### Sua tarefa
Dê a continuação do texto abaixo sobre a fala do Papa Francisco em Milão acerca dos desafios da Igreja, começando logo depois da última frase.

### Fonte
_ _ _ _ _

PDF: PEDAGOGIA DA ORAÇÃO

A decadência da figura do padre (Inácio José do VALE)

Em Milão, o Papa Francisco afirma que Igreja Católica tem de ser capaz de “encarar os desafios de frente”.

“A Igreja precisa sempre ser restaurada porque é feita de todos nós, que somos pecadores. Deixemo-nos sermos restaurados por Deus, por sua misericórdia. Deixemo-nos limpar nossos corações, disse o pontífice. Respondendo sobre a secularização e a sociedade multiétnica, multirreligiosa e multicultural de Milão, Francisco disse que uma das primeiras coisas que lhe vem em mente é a palavra “desafio”. Todas as épocas históricas, desde o início do cristianismo, foram submetidas a numerosos desafios, tanto na comunidade eclesial como na social. Não devemos temer os desafios, aliás, é bom que existam, porque são sinais de uma fé e de umas comunidades vivas que buscam o Senhor. Devemos temer quando uma fé não representa um desafio; elas fazem com que a fé não se torne ideologia. A Igreja, em toda a sua história, sempre teve algo para nos ensinar em relação à cultura da diversidade: as dioceses, os presbíteros, as comunidades, as congregações”, afirmou o Papa Francisco. (Milão, 25/03/2017).

_ _ _ _ _

### Dados disponíveis
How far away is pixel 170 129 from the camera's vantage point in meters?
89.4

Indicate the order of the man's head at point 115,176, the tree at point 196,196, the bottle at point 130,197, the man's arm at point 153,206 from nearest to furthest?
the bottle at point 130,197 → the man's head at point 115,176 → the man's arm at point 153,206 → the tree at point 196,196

_ _ _ _ _

### Resposta do exercício
Depois de Cinco Séculos Declina a Figura do Padre

“O declínio quantitativo das ordenações desenha, há dois séculos, uma curva descendente diante da qual se fecham os olhos, especialmente aqueles que estão sob uma mitra episcopal”.

O comentário é de Alberto Melloni, professor da Universidade de Modena-Reggio Emilia e diretor da Fundação de Ciências Religiosas João XXIII, em Bolonha, em artigo publicado por La Repubblica, 22/03/2017. A tradução é de Ramiro Mincato.

Alguns grandes ciclos históricos terminaram com eventos estrondosos. Outros, ao contrário, encerraram-se quase despercebidamente, embora não menos importantes do que aqueles aos quais a ereção de um monumento ou uma linha de texto num manual escolar concedem eterna glória. No silêncio exauriu-se um grande ciclo: a do padre. Esta formidável invenção do século XVI, que moldou a cultura e a política, a psicologia e a vida interior, a arte e a teologia do Ocidente e das suas antigas colônias não desapareceu (são cerca de 420 mil padres no mundo), mas, há mais de três séculos, está em crise: na Itália, em noventa anos passamos de 15 mil para cerca de 2.700 seminaristas.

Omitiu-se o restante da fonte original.